Commenting on the kiss between Shauna and Melissa, Sophie Nélisse said, "I was surprised by that moment just because Shauna is so not in that head space, I feel like. And because she has that attitude of, 'Don't touch me, don't talk to me, leave me alone,' I'm shocked but also not that much because there have been hints of Shauna's sexuality." Jenna Burgess added, "Melissa has a knife to her throat, and she's closer to Shauna than she's ever been. There's this flurry of heightened emotions. I don't think Melissa has anything left to lose. At this point she's scared, but also very intrigued. The stakes are so high."

==Reception==

===Viewers===
The episode was watched by 0.071 million viewers, earning a 0.02 in the 18-49 rating demographics on the Nielsen ratings scale. This means that 0.02 percent of all households with televisions watched the episode. This was a 23% decrease from the previous episode, which was watched by 0.092 million viewers with a 0.02 in the 18-49 demographics.

===Critical reviews===
"Dislocation" received generally positive reviews from critics. The review aggregator website Rotten Tomatoes reported a 100% approval rating for the episode, based on 8 reviews.

Jen Lennon of The A.V. Club gave the episode a "B" and wrote, "The first two episodes of season three don't quite reach the highs of the supernatural-tinged mystery in season one, but I appreciate the attempt to course correct after season two with a more grounded approach. I'm suitably intrigued."

Erin Qualey of Vulture gave the episode a 3 star rating out of 5 and wrote, "Um, is it possible that Bad Tai set the cabin fire? This scene was literally the first time I'd ever considered that as an option, but it's starting to feel like that might be what actually happened."

Brynna Arens of Den of Geek wrote, "Toeing the line between terrifying and realistic takes immense skill, and Yellowjackets has once again crafted a season premiere that will keep us guessing what's real and what isn't for the episodes to come." Erik Kain of Forbes wrote, "I adored the spooky score and the 90s' vibes. Now? I feel like we're spinning in circles. Yellowjackets has lost not only that deliciously frightening sense of mystery and creepiness that kept the story humming, but also the humanity that made its characters so compelling to watch."
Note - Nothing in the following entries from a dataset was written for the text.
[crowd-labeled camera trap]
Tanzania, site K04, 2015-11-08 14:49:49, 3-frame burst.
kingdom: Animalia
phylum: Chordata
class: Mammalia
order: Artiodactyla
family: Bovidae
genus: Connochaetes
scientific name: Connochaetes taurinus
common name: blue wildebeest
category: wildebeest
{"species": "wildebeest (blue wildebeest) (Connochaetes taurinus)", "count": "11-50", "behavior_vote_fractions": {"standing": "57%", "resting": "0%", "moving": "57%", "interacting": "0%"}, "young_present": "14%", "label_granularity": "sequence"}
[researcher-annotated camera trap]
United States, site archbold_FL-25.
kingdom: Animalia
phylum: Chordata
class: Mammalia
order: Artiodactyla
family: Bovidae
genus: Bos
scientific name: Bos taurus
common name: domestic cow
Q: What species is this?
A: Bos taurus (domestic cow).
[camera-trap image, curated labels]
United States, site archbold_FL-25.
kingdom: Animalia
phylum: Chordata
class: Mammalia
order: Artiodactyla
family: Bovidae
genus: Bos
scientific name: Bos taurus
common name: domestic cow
Esther Zuckerman of The New York Times wrote, "Mari is now trapped with a man who appears to have lost some of himself. If this episode hints that Melissa will see adulthood, it also suggests that Mari may very well not." Melody McCune of Telltale TV gave the episode a 4 star rating out of 5 and wrote, "Who are we when the stakes are life or death? Can we forgive ourselves for what we had to do in survival mode? Few shows like Yellowjackets can successfully tackle these questions while offering a thought-provoking yet respectful deep dive into what trauma does to us."